__What is asked__:
1. Please rewrite the forum thread on 100M digit LL tests from "Say that at" to "is then 100,000,000/r.", putting "machine" in place of "computer".
2. Carry the forum thread on 100M digit LL tests forward from the point where it stops.

--- Source passage ---

Will Any Current 100M Digit LL Tests Finish? - Page 5

retina · 2008-12-22, 01:55

Quote:

Originally Posted by CRGreathouse

I think that only dedicated prime searchers transfer their old GIMPS directories and work-in-progress files to their new computers.

I think only dedicated prime searchers would be testing 100M digit numbers.

CRGreathouse · 2008-12-22, 02:00

Quote:

Originally Posted by starrynte

I'm sure there is a reason, but I can't quite find out how the number 26 is found...

I used nested numerical root-finding (Brent's method), but you could do this a number of different ways. Here's Pari code for it:

Code:

k=-log(2)/1.5;
solve(x=2,3,solve(y=-9,9,1+x*k*exp(k*y)))*12

I restrict x to [2, 3] because I happen to know that's where the answer falls. Likewise, I restrict y to [-9, 9] because I know that at the extreme ends, the optimal starting time will be somewhere between 9 years in the past and 9 years in the future. (That, and 9 is the largest 1-digit number...)

CRGreathouse · 2008-12-22, 02:03

Quote:

Originally Posted by retina

I think only dedicated prime searchers would be testing 100M digit numbers.

I think only foolhardy ones would be. But if we assume that everyone testing a 100M digit number will move the work from computer to computer we are rather begging the question, aren't we? The thread *is* titled "Will Any Current 100M Digit LL Tests Finish?", after all.

jinydu · 2008-12-22, 02:11

Quote:

Originally Posted by starrynte

I'm sure there is a reason, but I can't quite find out how the number 26 is found...

Well, let's try to set up an equation.

Say that at time 0, one can buy a computer with speed r (measured in iterations per second, at 20M FFT, the FFT size used for the smallest 100M digit LL tests). The number of seconds needed to complete 100M iterations is then 100,000,000/r.

--- Entries provided ---

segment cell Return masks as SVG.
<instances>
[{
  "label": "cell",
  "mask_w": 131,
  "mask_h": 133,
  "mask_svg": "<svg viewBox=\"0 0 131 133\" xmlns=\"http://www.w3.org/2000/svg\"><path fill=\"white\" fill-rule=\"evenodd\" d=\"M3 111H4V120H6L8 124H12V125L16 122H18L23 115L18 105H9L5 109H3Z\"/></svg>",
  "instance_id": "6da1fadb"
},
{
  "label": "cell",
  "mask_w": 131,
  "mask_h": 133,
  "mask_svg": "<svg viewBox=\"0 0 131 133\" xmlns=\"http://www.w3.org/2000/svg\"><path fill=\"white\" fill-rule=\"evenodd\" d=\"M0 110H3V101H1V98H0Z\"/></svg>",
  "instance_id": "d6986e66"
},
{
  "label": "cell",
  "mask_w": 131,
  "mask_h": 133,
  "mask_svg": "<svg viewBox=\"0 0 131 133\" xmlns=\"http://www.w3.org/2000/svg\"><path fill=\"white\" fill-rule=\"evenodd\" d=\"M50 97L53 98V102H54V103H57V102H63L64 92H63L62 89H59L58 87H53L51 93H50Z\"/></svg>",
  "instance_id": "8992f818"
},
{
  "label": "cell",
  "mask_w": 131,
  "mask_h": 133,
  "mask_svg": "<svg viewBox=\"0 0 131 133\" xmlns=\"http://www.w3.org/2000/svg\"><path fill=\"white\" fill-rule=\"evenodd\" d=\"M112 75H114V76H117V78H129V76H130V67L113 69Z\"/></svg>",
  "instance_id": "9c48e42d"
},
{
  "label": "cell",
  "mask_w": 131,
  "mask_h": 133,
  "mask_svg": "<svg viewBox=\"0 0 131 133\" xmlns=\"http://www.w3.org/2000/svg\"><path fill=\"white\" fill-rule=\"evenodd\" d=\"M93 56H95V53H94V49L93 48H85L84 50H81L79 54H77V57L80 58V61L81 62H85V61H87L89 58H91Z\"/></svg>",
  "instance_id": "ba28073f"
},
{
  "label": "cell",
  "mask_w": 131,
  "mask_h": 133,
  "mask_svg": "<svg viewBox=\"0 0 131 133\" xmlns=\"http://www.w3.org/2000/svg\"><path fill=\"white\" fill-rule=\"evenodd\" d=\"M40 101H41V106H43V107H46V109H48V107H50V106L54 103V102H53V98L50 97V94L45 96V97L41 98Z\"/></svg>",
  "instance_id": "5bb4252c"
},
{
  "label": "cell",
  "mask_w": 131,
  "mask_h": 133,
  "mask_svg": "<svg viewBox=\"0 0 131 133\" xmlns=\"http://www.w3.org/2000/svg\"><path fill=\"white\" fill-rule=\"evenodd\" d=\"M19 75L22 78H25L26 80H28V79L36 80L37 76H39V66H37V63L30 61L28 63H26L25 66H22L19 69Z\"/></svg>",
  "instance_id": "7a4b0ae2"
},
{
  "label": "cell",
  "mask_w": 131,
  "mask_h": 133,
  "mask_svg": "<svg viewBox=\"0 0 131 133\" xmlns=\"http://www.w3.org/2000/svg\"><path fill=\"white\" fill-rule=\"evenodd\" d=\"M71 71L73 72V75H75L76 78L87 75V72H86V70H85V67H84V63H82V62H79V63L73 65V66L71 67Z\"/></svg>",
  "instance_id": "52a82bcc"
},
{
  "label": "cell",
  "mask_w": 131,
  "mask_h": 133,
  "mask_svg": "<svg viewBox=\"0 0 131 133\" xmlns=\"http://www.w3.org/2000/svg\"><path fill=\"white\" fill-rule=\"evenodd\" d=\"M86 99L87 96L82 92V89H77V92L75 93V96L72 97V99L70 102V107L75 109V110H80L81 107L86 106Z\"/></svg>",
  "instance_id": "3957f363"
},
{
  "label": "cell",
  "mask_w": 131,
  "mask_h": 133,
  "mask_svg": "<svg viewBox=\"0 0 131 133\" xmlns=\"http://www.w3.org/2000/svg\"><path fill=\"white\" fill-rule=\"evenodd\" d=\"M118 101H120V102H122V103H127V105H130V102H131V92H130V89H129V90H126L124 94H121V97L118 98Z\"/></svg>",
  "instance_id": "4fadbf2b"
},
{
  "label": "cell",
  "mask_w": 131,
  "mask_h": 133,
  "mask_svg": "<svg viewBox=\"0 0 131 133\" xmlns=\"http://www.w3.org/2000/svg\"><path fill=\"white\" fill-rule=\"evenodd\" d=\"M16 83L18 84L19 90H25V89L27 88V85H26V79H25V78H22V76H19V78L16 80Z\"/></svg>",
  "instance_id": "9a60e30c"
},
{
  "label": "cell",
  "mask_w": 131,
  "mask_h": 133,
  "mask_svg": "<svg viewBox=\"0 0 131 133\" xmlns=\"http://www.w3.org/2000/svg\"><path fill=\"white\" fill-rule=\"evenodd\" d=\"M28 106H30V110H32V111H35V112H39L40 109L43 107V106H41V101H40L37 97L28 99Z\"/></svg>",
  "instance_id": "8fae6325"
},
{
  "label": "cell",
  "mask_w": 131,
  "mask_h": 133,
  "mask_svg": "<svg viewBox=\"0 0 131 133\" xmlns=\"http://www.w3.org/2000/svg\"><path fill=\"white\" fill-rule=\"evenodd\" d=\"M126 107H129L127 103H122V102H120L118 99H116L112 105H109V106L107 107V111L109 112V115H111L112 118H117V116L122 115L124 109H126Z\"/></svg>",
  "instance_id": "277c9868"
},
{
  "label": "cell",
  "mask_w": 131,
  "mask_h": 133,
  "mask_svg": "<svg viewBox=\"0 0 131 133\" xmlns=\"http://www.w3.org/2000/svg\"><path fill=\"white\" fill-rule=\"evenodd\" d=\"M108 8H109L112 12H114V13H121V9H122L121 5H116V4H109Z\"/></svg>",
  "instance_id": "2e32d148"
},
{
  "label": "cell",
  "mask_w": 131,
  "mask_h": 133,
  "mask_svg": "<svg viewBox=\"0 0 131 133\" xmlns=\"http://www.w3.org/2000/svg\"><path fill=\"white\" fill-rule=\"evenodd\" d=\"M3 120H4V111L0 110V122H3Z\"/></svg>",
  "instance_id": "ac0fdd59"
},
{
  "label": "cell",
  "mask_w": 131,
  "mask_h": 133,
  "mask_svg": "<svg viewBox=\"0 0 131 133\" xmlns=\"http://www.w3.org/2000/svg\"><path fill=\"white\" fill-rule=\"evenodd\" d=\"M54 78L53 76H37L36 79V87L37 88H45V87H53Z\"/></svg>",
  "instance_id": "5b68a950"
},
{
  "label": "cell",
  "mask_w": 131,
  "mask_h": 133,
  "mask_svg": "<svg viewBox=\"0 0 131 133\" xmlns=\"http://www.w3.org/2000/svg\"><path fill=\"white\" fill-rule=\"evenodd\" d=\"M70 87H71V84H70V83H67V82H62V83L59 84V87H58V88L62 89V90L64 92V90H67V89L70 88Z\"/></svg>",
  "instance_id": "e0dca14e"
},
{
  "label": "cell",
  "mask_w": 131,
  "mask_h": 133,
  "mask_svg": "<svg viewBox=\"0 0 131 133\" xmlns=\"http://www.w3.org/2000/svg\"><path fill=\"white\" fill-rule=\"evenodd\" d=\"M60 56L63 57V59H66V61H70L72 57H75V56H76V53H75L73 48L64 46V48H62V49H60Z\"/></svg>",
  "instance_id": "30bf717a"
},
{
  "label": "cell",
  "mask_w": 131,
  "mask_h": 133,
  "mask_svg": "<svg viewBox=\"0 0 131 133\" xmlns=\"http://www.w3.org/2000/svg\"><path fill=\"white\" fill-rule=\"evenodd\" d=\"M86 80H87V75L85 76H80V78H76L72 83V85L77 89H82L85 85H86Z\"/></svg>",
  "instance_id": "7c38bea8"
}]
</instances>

---

__Answers__:
1.
Say that at time 0, one can buy a machine with speed r (measured in iterations per second, at 20M FFT, the FFT size used for the smallest 100M digit LL tests). The number of seconds needed to complete 100M iterations is then 100,000,000/r.

2.
Now suppose that one instead waits for t seconds and then buys a computer. The computer's speed will be faster by a factor of 2^(t/d), where d is the time needed for computing speed to double, measured in seconds. Thus the number of seconds needed to run the test is 100,000,000/r2^(t/d). Adding in the waiting time, the time at which the test finishes is t + 100,000,000/r2^(t/d) seconds in the future.

Therefore, the problem is to minimize $t+\frac{10^8}{r2^{t/d}}$ as a function of $t$ .

The derivative of the function is $1-\frac{10^8\log(2)}{rd}2^{-t/d}$ , which is positive when $2^{-t/d}<\frac{rd}{10^8\log(2)}$ and negative when $2^{-t/d}>\frac{rd}{10^8\log(2)}$ . So the function is increasing when $t>d\log(\frac{10^8\log(2)}{rd})/\log(2)$ and decreasing when $t<d\log(\frac{10^8\log(2)}{rd})/\log(2)$ .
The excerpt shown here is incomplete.